Some of you may have read that US often accuse China of “dumping” cheap products into the US market. Not too long ago, China also accused US of “dumping” cheap products into the China market. What is “dumping” really? The act of a company “dumping” their products is by selling their products at below cost of production. The company does this to enlarge its market share. On surface it appears to be great for consumers. However, on a long run it is very harmful to consumers because such an act kill off competitors resulting in the economy having less players. When there are fewer competitors, consumers’ interest will be harm. Moreover, the company that tries to enlarge its market share by “dumping” is almost never the best company otherwise it could compete confidently with the rest without resorting to selling products below cost. The act of “dumping” is happening in Singapore.

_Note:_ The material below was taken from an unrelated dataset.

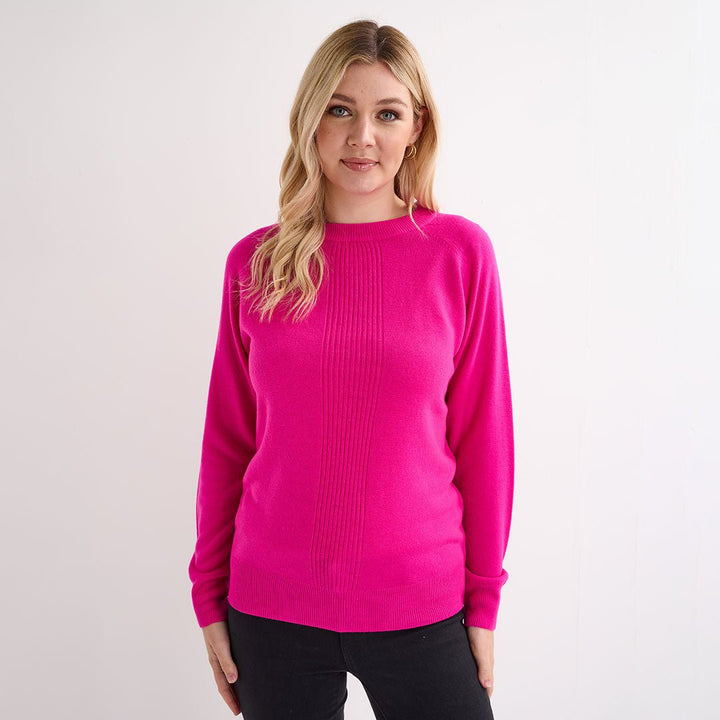 Ladies Cerise Rib Cashlike Jumper from You Know Who's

Finexis has started “dumping” a financial product called the AXA FutureProtector. Almost every client I met told me that they have heard of this offering. AXA Life isn’t the one selling this product below cost but the IFA firm is using almost its entire commission to pay for the first year premium for its customer. So customer actually get the product FREE for the first year. There appears to be no financial string attach other than a seemingly obligation to provide more referrals. Quite often there is no financial need for the client to get the product but they go and get it anyway since it is free and they would terminate it after 1 year. However, based on the human nature of being lazy, it is unlikely there will be large number of people terminating the product after 1 year. The company is doing this to get market share and to acquire leads and referrals. Based on law of large numbers, some of these leads will buy other products (not for free of course).
Some people think this is a marketing genius. No it is not. It is simply the old fashion “dumping.” The firm should compete based on quality of advice rather than using this way to acquire leads and customers.

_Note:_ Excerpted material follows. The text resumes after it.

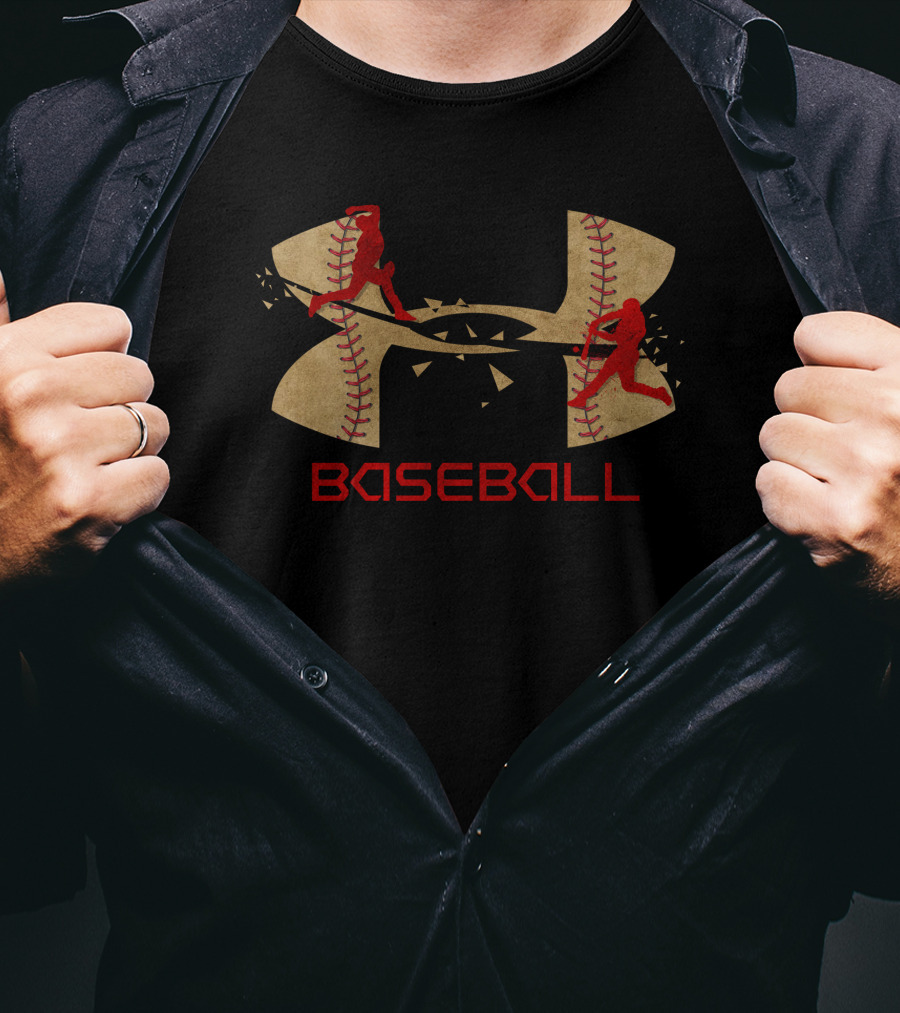 Under Armour Baseball Logo With Players And Baseball Stitching T-Shirt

I escalate this issue to my managing director and I was surprised to learn that actually the Association of Financial Advisers (AFA) already knew about it and consider this act as professionally unethical. But because AFA has no power, the issue has been raised to MAS. But that is the problem – MAS seldom exercise its power to rein in advisers/firms which mis-sell. The issue with this company is not about mis-selling (they are giving the product free – there is no selling!). It is about anti-competition behavior. Also, there is total lack of professionalism because financial advisers supposed to provide quality advice and not to induce the client to make a commitment. If MAS is doing its job, it would have banned free gifts when you buy something from the bank or insurance company because the gift is an inducement to purchase. For this case, the free gift is worth 100% of the first year’s premium!
Personally the act of dumping has hurt my business significantly. As you all may know, I don’t charge any fee for simple financial planning. If the client took my advice and go to buy the products from someone else, I don’t earn a single cent. In the past maybe 1/10 cases of simple financial planning was like that. Now, 9.5/10 cases are like that because that firm is giving it FREE for first year. I don’t have plenty of cases of fee-based comprehensive planning all the time. Maybe twice a month or so but usually clients are quite cheapo and so I can’t charge very high (you guys know who you are!).
If this practice continues, I’ll have to withdraw the “Simple Financial Planning” totally since it will be a complete waste of time for me.
If you think about it, why the industry descended to chaos and massive mis-selling is because everybody was giving FREE advice. So advisers resorts to all sort of inducement and misrepresentations. So now we have a company that give FREE product, what will become of the industry? Sounds like it is better to get out of this country before it is too late!